Clients would be safer if the disciplinary system was able to intervene earlier and actually bothered to seriously discipline attorneys, including by removing incompetent/unethical ones from the profession.
"Bar examiners could create a simple, school-specific model forecasting bar exam performance as a function of law-school grades."
Isn't this what happens in Wisconsin? I think the students seeking diploma privilege have to take certain classes beyond the usual first-year mandatory classes and get at least a certain grade in them.
But that works for Wisconsin, which has two law schools: the highly-ranked University of Wisconsin-Madison, and the respectable (ranked ~100) Marquette. I'm trying to imagine implementing this in California or Massachusetts, making a rule that applies to Stanford or Harvard as well as fourth-tier institutions. Your span in bar passage rates is just too big.
The hypocrisy of the law school deans cannot be overstated. They want the bar canceled, but not the third year of law school, but this despite the fact that they could actually make the bar easier for all of their students by teaching bar review in that third year of law school. The reason they don't is because their professors make boatloads of money on the side teaching bar review courses and the bar review companies sponsor all sorts of law school events and seed the campuses with money.
The entire thing is corrupt.
We homeschool our children (sorry, Kirkland).
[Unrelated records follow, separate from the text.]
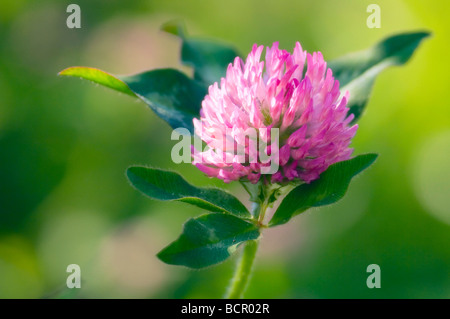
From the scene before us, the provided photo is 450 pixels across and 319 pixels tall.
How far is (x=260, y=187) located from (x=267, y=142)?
0.09 m

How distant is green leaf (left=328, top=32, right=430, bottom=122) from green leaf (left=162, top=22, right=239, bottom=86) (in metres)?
0.27

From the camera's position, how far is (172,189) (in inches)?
40.8

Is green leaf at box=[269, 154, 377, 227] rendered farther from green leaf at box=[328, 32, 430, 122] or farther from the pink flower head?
green leaf at box=[328, 32, 430, 122]

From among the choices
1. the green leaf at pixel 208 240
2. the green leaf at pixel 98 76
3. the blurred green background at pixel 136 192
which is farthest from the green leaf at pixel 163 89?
the blurred green background at pixel 136 192

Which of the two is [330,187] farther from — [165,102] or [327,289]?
[327,289]

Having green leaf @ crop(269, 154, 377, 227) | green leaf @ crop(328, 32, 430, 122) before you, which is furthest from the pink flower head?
green leaf @ crop(328, 32, 430, 122)

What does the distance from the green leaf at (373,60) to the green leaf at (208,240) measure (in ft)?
1.46

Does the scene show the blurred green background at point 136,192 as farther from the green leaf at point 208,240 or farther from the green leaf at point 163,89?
the green leaf at point 208,240

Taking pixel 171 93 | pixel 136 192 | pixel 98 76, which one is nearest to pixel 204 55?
pixel 171 93

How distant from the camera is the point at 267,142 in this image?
0.96 m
We suspect that college admissions officers will discount or disregard entirely our kids’ GPAs. (To be clear, I fully understand this. If we were dishonest, we could put down almost any GPA we want. Although I think there is a problem of grade inflation at some public and private schools too.) So it’s just a given for our children that they need to do very well on the SAT or ACT in order to show the admissions officers that their high GPAs aren’t fake. Fortunately, so far they have been very good test takers, and the ones who have graduated each scored in the 1500s. (They also start taking community college classes in 11th grade, and this can show objective grades compared to their older classmates.)
But if colleges do away with, or discount, standardized tests scores in the admissions process, that will certainly disadvantage homeschooled students. The UC system announced that it is not “requiring” SAT/ACT scores for the next few years. I assume, but do not know, that they will still accept and consider SAT scores, so if our son is able to take the rescheduled SAT in August (a big IF at this point), he should be okay. But how long will it be before SAT scores are no longer even considered? I’m not confident GPAs are better indicators of college performance than standardized test scores.
One of the major reasons for the rise of standardized testing (LSATS, IBs, SATs, etc) was that grades in school were.
1. Very variable between the schools
2. Didn't necessarily translate to who was best suited to the advanced course of study.
To turn around and issue a "prospective" test score based on grades, turns the entire idea on its head.
This is exactly right.
It's not just that grades are variable; it's that there's no reason to think that grades correlate very well with LSAT.
Incidentally, schools do apply "splitter" strategies, but that ALWAYS involves going after high LSAT, low GPA students. There is a massive pool of applicants with high GPAs, but high LSAT scores are relatively rare (at least where "high" is relative to median 50s).
Very good to excellent college grades — excellent LSAT — average UCLA law school grades — excellent review practice test scores — cruised through the CA Bar — finished early and drove to the Sequoias that night.